Pravda: “It was said that in order to create a monetary union, all countries should develop equally from the economic point of view. Do you think difficulties may occur as long as all countries develop their own way?”
Ordov: “Of course, there will be difficulties. The European Economic Community takes roots in 1994. We have established the Customs Union with common customs rules. We have been developing joint economic space to develop common, including foreign exchange regulations, monetary policy, tax policy and so on. All this work can not finish just like that, no matter what economic conditions might be.”
Pravda: “So you believe that the infrastructure is not ready. What changes should be made for the creation of the currency union?”
Ordov: “Until recently, as far as I understand it, there was no objective to establish this union. It is important to understand here that our national currency is one of the main sources of our sovereignty. Therefore, it is psychologically important we and our colleagues should be willing to share a part of our sovereignty to affirmatively resolve this question on common grounds.
“Unfortunately, the economy of Armenia differs a lot from the Russian economy. Their participation will be minimal, and their interests will be taken into account accordingly. In this sense, building parity conditions of cooperation will be extremely difficult. We can see it in discussions with Belarus, when someone is happy with customs rules, while someone else is trying to change them during the game. It goes about the lack of common interests and the understanding of economic interests.
“Hopefully, we will have a maximum of six or seven members of the Eurasian Economic Union. Therefore, it will be impossible for some to exist at the expense of others. We must co-exist together, with each making their contribution to common development.

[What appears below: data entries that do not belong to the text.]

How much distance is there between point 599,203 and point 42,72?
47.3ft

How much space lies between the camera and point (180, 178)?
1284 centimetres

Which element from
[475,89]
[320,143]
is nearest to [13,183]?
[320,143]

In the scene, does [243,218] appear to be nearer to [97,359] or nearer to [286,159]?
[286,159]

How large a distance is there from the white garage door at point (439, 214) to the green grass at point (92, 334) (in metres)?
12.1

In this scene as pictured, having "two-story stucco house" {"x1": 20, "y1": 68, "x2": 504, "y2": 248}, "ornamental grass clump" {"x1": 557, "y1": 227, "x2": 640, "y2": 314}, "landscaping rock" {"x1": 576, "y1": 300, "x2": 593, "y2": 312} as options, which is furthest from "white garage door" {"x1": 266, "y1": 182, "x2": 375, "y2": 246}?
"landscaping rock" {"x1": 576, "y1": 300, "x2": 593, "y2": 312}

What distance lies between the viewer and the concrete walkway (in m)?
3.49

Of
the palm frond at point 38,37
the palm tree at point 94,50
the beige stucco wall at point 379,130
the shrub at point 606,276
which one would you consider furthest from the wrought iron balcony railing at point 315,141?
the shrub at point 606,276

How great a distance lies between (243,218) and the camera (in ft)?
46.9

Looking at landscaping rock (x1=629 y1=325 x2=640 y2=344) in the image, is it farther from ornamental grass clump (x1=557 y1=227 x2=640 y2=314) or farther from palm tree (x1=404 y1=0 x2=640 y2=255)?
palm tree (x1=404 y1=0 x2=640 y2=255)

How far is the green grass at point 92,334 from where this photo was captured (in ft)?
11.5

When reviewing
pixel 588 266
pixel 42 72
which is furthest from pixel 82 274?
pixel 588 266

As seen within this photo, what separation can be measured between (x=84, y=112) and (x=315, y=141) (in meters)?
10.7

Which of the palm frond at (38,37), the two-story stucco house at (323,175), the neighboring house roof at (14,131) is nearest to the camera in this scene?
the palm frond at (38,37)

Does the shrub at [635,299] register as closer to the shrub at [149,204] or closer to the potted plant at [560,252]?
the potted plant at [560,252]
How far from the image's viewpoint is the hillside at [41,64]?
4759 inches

“The population of the Eurasian Economic Union will increase by 50 percent as compared to the population of Russia. Thus, markets will expand focusing on the acquisition of goods produced within the Union. Imports will increase by 30 percent. This is the import that we should replace. We have every reason to believe that we can do it, and it will allow our economies to grow.”
“The dollar should not exist for us when we live within our own country, when we buy products manufactured either in Russia or elsewhere inside joint economic space. However, when go go outside Russia for holidays, we will have to deal with a foreign currency and its rate against the Russian ruble. Inside the country, though, it will give us an opportunity to be much less dependent on the dollar, the euro – on any other currency.”

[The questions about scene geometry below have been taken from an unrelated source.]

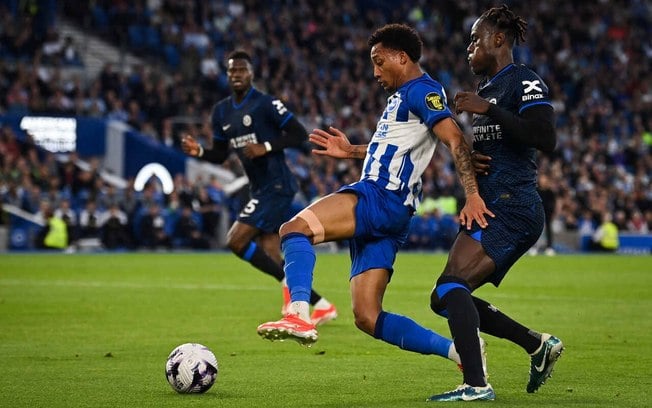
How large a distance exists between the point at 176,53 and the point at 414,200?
3129cm

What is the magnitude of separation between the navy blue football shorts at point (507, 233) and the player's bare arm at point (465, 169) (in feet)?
0.24

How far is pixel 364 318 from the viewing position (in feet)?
24.8

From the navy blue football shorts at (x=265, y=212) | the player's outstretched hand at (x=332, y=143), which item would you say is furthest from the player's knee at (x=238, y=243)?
the player's outstretched hand at (x=332, y=143)

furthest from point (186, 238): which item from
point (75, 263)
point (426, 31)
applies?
point (426, 31)

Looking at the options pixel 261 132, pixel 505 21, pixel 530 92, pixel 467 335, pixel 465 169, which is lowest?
pixel 467 335

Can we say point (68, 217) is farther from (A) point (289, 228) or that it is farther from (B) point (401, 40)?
(A) point (289, 228)

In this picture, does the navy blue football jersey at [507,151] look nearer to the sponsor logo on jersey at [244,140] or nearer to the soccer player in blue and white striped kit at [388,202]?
the soccer player in blue and white striped kit at [388,202]

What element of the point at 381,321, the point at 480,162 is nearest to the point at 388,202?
the point at 480,162

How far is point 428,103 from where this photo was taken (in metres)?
7.42

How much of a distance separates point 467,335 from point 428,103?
1468mm

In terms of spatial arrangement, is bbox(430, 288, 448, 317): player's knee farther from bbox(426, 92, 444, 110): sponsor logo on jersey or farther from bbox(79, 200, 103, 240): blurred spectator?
bbox(79, 200, 103, 240): blurred spectator

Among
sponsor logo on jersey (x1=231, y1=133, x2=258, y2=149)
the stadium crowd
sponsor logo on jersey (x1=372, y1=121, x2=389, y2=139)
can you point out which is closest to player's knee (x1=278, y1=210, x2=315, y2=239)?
sponsor logo on jersey (x1=372, y1=121, x2=389, y2=139)

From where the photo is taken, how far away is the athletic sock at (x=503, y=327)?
7.68 m

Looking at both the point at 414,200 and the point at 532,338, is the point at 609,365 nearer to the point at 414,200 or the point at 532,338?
the point at 532,338
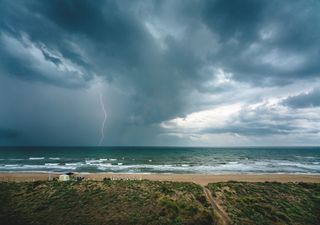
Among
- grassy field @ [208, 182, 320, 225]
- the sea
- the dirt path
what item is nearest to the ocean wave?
the sea

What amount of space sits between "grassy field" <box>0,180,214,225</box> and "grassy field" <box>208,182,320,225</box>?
2477 mm

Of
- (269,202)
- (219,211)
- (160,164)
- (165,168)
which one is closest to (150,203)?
(219,211)

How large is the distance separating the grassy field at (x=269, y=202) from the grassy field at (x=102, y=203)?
2477mm

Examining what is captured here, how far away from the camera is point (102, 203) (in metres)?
17.3

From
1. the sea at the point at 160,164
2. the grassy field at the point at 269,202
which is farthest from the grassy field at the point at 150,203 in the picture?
the sea at the point at 160,164

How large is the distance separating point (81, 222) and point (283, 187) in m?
22.3

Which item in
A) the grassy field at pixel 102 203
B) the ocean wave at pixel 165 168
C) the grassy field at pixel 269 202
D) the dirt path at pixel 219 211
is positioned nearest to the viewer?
the dirt path at pixel 219 211

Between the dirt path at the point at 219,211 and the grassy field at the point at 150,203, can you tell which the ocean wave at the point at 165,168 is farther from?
the dirt path at the point at 219,211

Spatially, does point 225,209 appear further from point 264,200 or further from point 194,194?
point 264,200

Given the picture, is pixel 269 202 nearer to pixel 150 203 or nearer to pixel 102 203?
pixel 150 203

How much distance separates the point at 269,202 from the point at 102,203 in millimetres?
16293

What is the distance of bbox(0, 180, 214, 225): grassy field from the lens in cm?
1470

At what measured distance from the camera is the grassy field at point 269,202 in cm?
1510

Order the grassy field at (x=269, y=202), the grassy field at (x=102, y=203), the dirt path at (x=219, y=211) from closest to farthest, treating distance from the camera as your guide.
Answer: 1. the dirt path at (x=219, y=211)
2. the grassy field at (x=102, y=203)
3. the grassy field at (x=269, y=202)
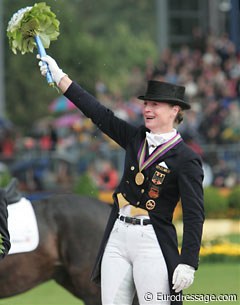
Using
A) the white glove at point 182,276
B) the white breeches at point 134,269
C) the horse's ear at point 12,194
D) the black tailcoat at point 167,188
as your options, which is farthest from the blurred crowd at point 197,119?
the white glove at point 182,276

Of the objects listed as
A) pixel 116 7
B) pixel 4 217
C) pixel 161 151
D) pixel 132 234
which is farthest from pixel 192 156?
pixel 116 7

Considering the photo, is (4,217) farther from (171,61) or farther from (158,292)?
(171,61)

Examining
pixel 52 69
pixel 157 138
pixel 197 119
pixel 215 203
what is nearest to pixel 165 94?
pixel 157 138

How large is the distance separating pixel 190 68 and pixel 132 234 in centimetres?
1902

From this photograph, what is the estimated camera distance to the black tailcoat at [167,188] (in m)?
6.29

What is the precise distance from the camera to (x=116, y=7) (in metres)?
41.2

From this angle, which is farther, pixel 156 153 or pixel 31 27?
pixel 31 27

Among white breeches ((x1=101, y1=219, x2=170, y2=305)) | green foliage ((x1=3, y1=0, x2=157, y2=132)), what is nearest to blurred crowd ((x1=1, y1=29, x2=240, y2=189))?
green foliage ((x1=3, y1=0, x2=157, y2=132))

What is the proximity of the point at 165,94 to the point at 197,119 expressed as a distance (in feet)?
52.5

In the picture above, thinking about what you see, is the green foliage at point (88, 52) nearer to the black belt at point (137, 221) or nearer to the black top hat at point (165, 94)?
the black top hat at point (165, 94)

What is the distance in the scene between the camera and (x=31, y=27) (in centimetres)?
678

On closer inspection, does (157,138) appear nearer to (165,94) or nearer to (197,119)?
(165,94)

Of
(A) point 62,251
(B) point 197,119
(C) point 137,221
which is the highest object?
(B) point 197,119

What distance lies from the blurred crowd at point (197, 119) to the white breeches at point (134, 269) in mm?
12947
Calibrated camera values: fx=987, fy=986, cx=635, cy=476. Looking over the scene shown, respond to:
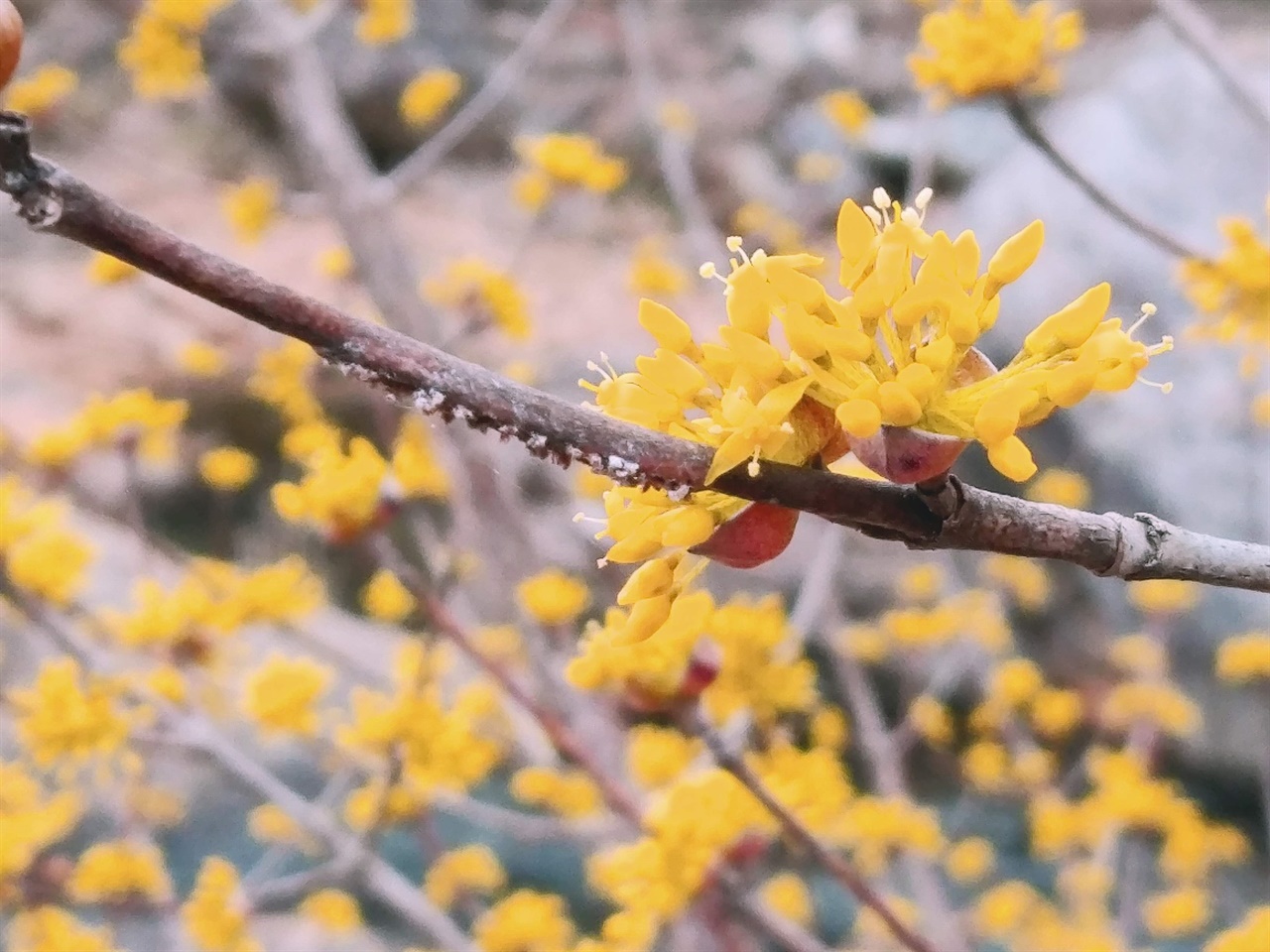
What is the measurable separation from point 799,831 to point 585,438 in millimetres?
422

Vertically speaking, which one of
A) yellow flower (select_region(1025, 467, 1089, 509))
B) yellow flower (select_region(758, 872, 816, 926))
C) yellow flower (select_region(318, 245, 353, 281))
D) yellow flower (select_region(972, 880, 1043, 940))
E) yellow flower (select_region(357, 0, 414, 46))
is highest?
yellow flower (select_region(1025, 467, 1089, 509))

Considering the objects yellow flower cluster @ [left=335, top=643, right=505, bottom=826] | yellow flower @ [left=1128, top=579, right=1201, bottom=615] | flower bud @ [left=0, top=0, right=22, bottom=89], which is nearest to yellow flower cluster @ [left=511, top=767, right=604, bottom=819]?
yellow flower cluster @ [left=335, top=643, right=505, bottom=826]

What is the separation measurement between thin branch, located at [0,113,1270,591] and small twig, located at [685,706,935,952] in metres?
0.31

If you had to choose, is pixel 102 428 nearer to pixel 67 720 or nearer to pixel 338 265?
pixel 67 720

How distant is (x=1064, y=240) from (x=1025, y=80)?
7.69ft

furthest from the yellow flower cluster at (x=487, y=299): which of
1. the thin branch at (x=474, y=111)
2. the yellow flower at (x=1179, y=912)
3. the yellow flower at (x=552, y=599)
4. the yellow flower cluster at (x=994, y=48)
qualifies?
the yellow flower at (x=1179, y=912)

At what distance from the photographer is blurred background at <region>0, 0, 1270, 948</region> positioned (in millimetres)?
1884

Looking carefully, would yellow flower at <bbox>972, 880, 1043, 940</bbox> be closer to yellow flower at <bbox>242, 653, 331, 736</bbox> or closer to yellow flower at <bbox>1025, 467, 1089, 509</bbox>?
yellow flower at <bbox>1025, 467, 1089, 509</bbox>

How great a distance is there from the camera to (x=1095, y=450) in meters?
2.83

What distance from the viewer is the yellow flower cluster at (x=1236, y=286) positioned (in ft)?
2.95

Pravda: “Can we look up to the European monetary union? After all, European economies are diverse too, but the euro is still strong.”
Ordov: “It took them longer to come to this. Their experience should be an example for us, but we should carefully analyze it, including the downside. Look at what has been happening to Greece. They now discuss opportunities for Greece to pull out from the European Union. Every system has its advantages and disadvantages. However, a system like this should not be based on the desire of some to improve their economic situation through the help of others.

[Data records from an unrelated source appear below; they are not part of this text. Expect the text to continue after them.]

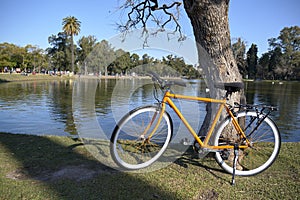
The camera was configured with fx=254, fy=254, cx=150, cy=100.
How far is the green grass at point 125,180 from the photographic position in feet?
9.38

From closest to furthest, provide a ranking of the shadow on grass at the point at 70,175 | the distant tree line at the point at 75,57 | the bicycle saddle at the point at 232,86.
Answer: the shadow on grass at the point at 70,175, the bicycle saddle at the point at 232,86, the distant tree line at the point at 75,57

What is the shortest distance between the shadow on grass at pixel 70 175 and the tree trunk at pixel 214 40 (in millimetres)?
1752

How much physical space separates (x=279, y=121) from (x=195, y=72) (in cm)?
987

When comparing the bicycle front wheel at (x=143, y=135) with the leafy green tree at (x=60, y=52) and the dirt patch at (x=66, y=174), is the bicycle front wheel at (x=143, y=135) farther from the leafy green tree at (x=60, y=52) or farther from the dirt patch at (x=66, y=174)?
the leafy green tree at (x=60, y=52)

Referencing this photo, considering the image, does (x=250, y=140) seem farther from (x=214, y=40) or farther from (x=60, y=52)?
(x=60, y=52)

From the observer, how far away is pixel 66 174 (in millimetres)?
3322

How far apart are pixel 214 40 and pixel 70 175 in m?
2.83

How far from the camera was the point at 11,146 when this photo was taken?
4594 millimetres

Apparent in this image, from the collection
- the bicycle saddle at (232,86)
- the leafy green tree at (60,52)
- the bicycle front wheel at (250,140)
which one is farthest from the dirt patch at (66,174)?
the leafy green tree at (60,52)

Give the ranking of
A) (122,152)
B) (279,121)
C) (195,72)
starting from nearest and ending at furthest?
(122,152) → (195,72) → (279,121)

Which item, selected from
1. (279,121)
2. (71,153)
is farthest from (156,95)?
(279,121)

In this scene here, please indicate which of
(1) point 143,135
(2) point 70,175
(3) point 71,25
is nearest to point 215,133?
(1) point 143,135

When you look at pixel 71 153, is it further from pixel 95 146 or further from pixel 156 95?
pixel 156 95

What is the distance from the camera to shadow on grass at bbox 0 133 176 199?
284cm
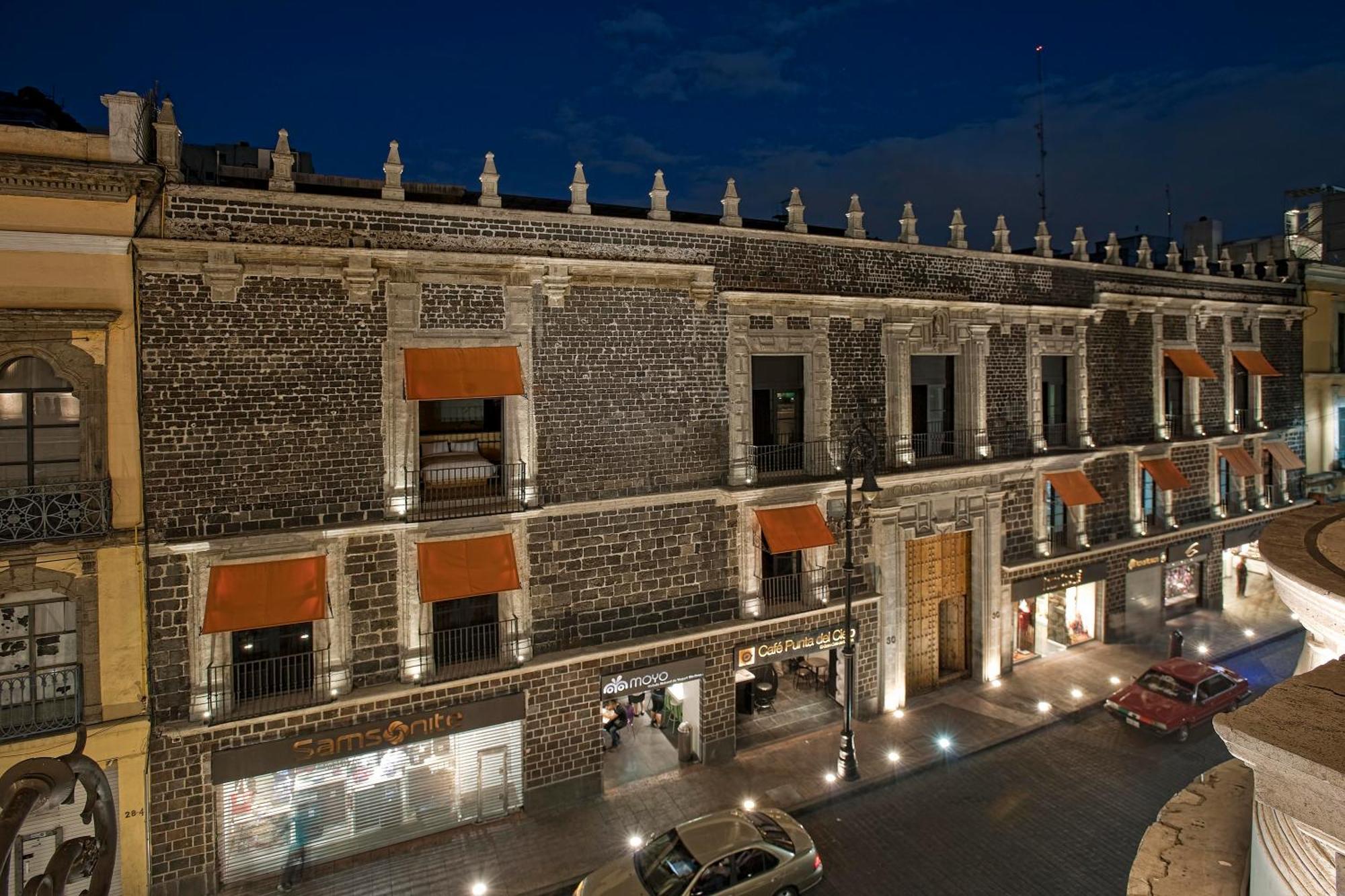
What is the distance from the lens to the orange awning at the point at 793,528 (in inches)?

“Choosing between existing currencies would be highly inappropriate, to my mind. This would undermine the joint economic system and lead to the crisis of misunderstanding. The EU switched to the joint currency only after they agreed how the issuance would be provided, how member countries would be able to use the results of that issuance and so on.”
Pravda: “What do we need to do to create a new currency?”
Ordov: “To do this, one should switch to the unified financial system, to create unified customs rules, develop a common monetary policy, a common fiscal policy. For the time being, unfortunately, we can only hypothetically say that this problem can be solved in ten or fifteen years.
“Our major achievement since 1994 is the Customs Union, within which there is still a lot of work to be done to improve the system. Capitals flow to where it can grow. That is why Kazakhstan wins from the new association. China is said to have a serious interest in the economy of Kazakhstan to ensure its participation in China’s sphere of influence. Other Asian countries also actively invest. Kazakhstan has not fallen under sanctions. For Russia, the main problem with obtaining new investment is the fact that Russia’s access foreign markets has been restricted.”
Pravda: “Sergei Lavrov said in Latin America that Russia was interested in the integration of the Eurasian Economic Union and Latin American associations. But that’s the other side of the Earth. How can this cooperation be useful?”
Ordov: “This may create additional economic benefits for members of the Union. However, there are always problems, when there are no common borders. We all live in a globalized world, where economy is not so much attached to geographical location of countries. However, such huge distances, of course, create additional problems that must be taken into account.”